In functional optics, a well-behaved prism (called a partial lens in scala, I believe) is supposed to have a set function of type
'subpart -> 'parent -> 'parent
To answer the “why” – lenses etc. are pretty rigidly derived from category theory, so this is actually quite clear-cut – the behaviour you describe just drops out of the maths, it's not something anybody defined for any purpose but follows from far more general ideas.
Ok, that's not really satisfying.
Not sure if other languages' type systems are powerful enough to express this, but in principle and in Haskell, a prism is a special case of a traversal. A traversal is a way to “visit” all occurences of “elements” within some “container”. The classical example is
mapM :: Monad m => (a -> m b) -> [a] -> m [b]
This is typically used like
Prelude> mapM print [1..4] 1 2 3 4 [(),(),(),()]
The focus here is on: sequencing the actions/side-effects, and gathering back the result in a container with the same structure as the one we started with.
What's special about a prism is simply that the containers are restricted to contain either one or zero elements† (whereas a general traversal can go over any number of elements). But the
set operator doesn't know about that because it's strictly more general. The nice thing is that you can therefore use this on a lens, or a prism, or on
mapM, and always get a sensible behaviour. But it's not the behaviour of “insert exactly once into the structure or else tell me if it failed”.
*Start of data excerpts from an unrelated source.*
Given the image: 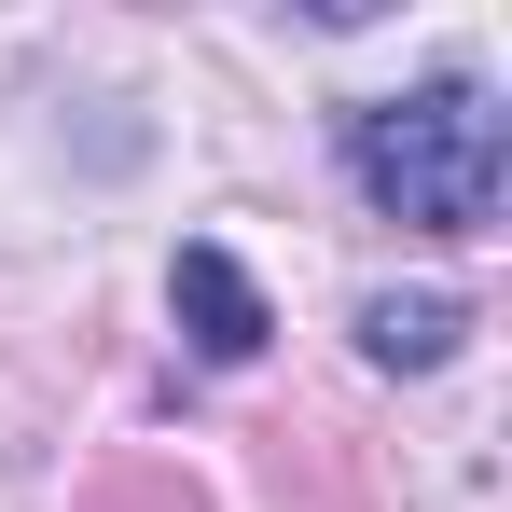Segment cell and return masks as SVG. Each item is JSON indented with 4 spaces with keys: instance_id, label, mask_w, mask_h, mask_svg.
<instances>
[{
    "instance_id": "1",
    "label": "cell",
    "mask_w": 512,
    "mask_h": 512,
    "mask_svg": "<svg viewBox=\"0 0 512 512\" xmlns=\"http://www.w3.org/2000/svg\"><path fill=\"white\" fill-rule=\"evenodd\" d=\"M346 167H360V194H374L388 222H416V236H485L512 139H499V97L485 84H416V97L346 111Z\"/></svg>"
},
{
    "instance_id": "2",
    "label": "cell",
    "mask_w": 512,
    "mask_h": 512,
    "mask_svg": "<svg viewBox=\"0 0 512 512\" xmlns=\"http://www.w3.org/2000/svg\"><path fill=\"white\" fill-rule=\"evenodd\" d=\"M180 333L208 346V360H250L263 346V291L236 277V250H208V236L180 250Z\"/></svg>"
},
{
    "instance_id": "3",
    "label": "cell",
    "mask_w": 512,
    "mask_h": 512,
    "mask_svg": "<svg viewBox=\"0 0 512 512\" xmlns=\"http://www.w3.org/2000/svg\"><path fill=\"white\" fill-rule=\"evenodd\" d=\"M360 346H374L388 374H429V360L457 346V305H443V291H388V305H360Z\"/></svg>"
}]
</instances>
Not that this isn't a sensible operation, just it's not what lens libraries call “setting”. You can do it by explicitly matching and re-building:
set₁ :: Prism s a -> a -> s -> Maybe s set₁ p x = case matching p x of Left _ -> Nothing Right a -> Just $ a ^. re p
†More precisely: a prism seperates the cases: a container may either contain one element, and nothing else apart from that, or it may have no element but possibly something unrelated.